Your goal - Print the entries in full, word for word, but not the pictures.

Given records -
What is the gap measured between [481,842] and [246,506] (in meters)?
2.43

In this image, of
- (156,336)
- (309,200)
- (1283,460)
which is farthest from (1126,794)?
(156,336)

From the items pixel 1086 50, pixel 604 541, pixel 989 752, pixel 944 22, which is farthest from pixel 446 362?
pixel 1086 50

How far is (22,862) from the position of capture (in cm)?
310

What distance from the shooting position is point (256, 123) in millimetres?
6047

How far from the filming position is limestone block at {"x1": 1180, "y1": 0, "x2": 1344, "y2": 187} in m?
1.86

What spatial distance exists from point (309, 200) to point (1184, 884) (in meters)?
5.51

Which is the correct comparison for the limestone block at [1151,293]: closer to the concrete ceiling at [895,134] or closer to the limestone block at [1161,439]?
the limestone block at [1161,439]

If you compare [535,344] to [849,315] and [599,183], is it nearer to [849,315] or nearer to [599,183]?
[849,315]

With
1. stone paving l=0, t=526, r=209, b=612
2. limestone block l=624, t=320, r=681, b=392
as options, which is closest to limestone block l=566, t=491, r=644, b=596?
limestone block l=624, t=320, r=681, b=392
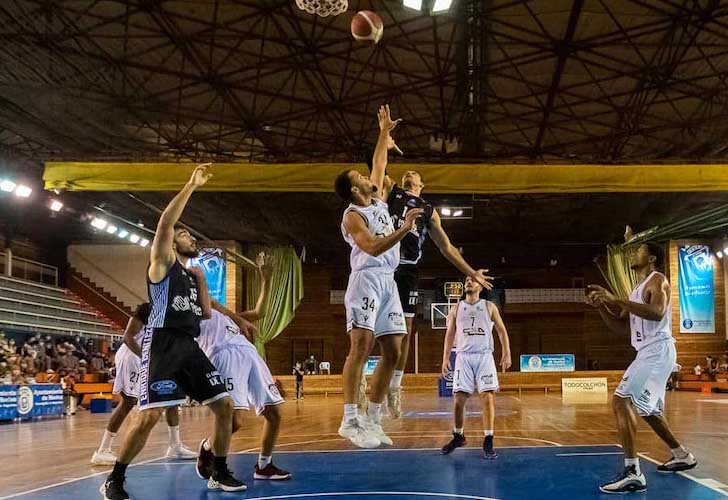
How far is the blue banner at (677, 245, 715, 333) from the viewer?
30531 mm

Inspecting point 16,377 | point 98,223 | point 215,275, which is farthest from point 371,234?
point 215,275

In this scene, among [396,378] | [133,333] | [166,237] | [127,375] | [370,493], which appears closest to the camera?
[166,237]

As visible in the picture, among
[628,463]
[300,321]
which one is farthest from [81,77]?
[300,321]

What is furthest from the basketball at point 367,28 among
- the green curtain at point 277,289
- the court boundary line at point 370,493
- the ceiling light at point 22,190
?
the green curtain at point 277,289

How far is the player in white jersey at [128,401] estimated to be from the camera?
827 cm

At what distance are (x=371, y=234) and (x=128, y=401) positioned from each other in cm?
449

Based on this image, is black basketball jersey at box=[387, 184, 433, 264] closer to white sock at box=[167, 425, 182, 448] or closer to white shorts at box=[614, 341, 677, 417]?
white shorts at box=[614, 341, 677, 417]

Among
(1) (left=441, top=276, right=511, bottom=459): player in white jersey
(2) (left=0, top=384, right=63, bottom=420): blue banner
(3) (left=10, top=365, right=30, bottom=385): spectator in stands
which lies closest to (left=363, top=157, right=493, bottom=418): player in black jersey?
(1) (left=441, top=276, right=511, bottom=459): player in white jersey

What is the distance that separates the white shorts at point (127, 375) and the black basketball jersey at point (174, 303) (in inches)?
114

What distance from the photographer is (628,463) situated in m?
6.41

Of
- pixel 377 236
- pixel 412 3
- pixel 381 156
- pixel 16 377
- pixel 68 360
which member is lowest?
pixel 16 377

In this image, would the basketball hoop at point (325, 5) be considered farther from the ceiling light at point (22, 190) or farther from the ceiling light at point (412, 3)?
the ceiling light at point (22, 190)

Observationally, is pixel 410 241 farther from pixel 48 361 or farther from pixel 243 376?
pixel 48 361

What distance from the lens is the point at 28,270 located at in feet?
101
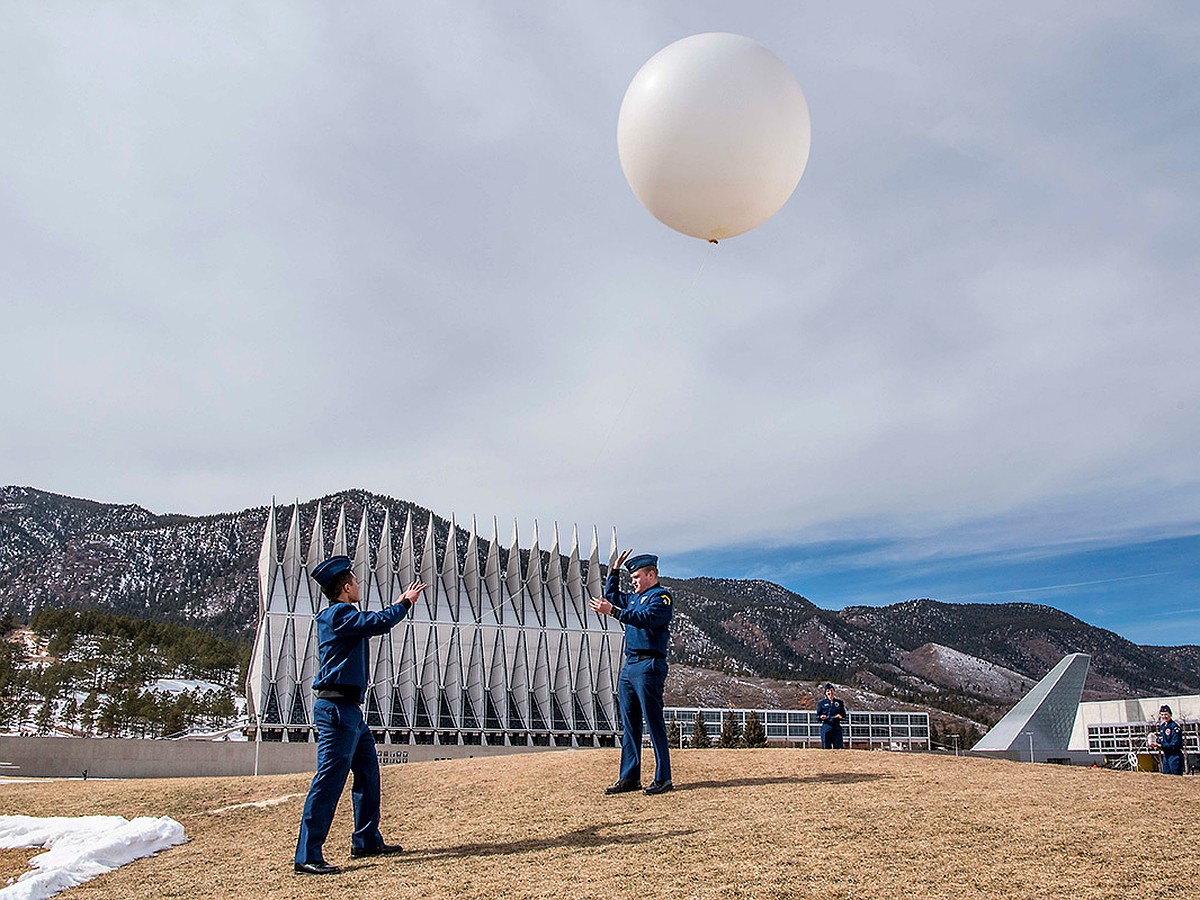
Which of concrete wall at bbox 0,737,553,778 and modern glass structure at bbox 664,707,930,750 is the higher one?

Full answer -
What is the gap measured between [481,842] and [246,506] (in meters)?
2.43

In this image, of
- (156,336)
- (309,200)
- (1283,460)
which is farthest from (1126,794)?
(156,336)

From the items pixel 1086 50, pixel 604 541, pixel 989 752, pixel 944 22, which is farthest from pixel 446 362?
pixel 1086 50

How far is (22,862) from the position of capture (in cm)?
310

What distance from the shooting position is point (256, 123) in millimetres?
6047

How far from the filming position is limestone block at {"x1": 1180, "y1": 0, "x2": 1344, "y2": 187} in m?
1.86

What spatial distance exists from point (309, 200) to point (1184, 884) (in meters)?
5.51

Which is the correct comparison for the limestone block at [1151,293]: closer to the concrete ceiling at [895,134] or closer to the limestone block at [1161,439]?
the limestone block at [1161,439]

If you compare [535,344] to [849,315] and [599,183], is it nearer to [849,315] or nearer to [599,183]?
[849,315]

With
1. stone paving l=0, t=526, r=209, b=612
2. limestone block l=624, t=320, r=681, b=392
as options, which is closest to limestone block l=566, t=491, r=644, b=596?
limestone block l=624, t=320, r=681, b=392
How far is the blue banner at (677, 245, 715, 333) from the viewer?
30531 mm

Inspecting point 16,377 | point 98,223 | point 215,275, which is farthest from point 371,234?
point 215,275

In this scene, among [396,378] | [133,333] | [166,237] | [127,375] | [370,493], which appears closest to the camera?
[166,237]

As visible in the picture, among
[628,463]
[300,321]
which one is farthest from [81,77]?
[300,321]

What is furthest from the basketball at point 367,28 among
- the green curtain at point 277,289
- the court boundary line at point 370,493
- the ceiling light at point 22,190
?
the green curtain at point 277,289

How far is the player in white jersey at [128,401] estimated to be from the camera?
827 cm

At what distance are (x=371, y=234) and (x=128, y=401) positioned from each other in cm?
449

Based on this image, is black basketball jersey at box=[387, 184, 433, 264] closer to white sock at box=[167, 425, 182, 448] or closer to white shorts at box=[614, 341, 677, 417]?
white shorts at box=[614, 341, 677, 417]

Among
(1) (left=441, top=276, right=511, bottom=459): player in white jersey
(2) (left=0, top=384, right=63, bottom=420): blue banner
(3) (left=10, top=365, right=30, bottom=385): spectator in stands
which lies closest to (left=363, top=157, right=493, bottom=418): player in black jersey?
(1) (left=441, top=276, right=511, bottom=459): player in white jersey

What is the distance that separates the white shorts at point (127, 375) and the black basketball jersey at point (174, 303) (in inches)?
114

What distance from the photographer is (628,463) situated in m?
6.41

Of
- pixel 377 236
- pixel 412 3
- pixel 381 156
- pixel 16 377
- pixel 68 360
which member is lowest?
pixel 16 377

In this image, would the basketball hoop at point (325, 5) be considered farther from the ceiling light at point (22, 190) or farther from the ceiling light at point (412, 3)?
the ceiling light at point (22, 190)

Observationally, is pixel 410 241 farther from pixel 48 361 or farther from pixel 243 376?
pixel 48 361

What distance from the lens is the point at 28,270 located at in feet?
101
Which of concrete wall at bbox 0,737,553,778 and modern glass structure at bbox 664,707,930,750 is the higher one?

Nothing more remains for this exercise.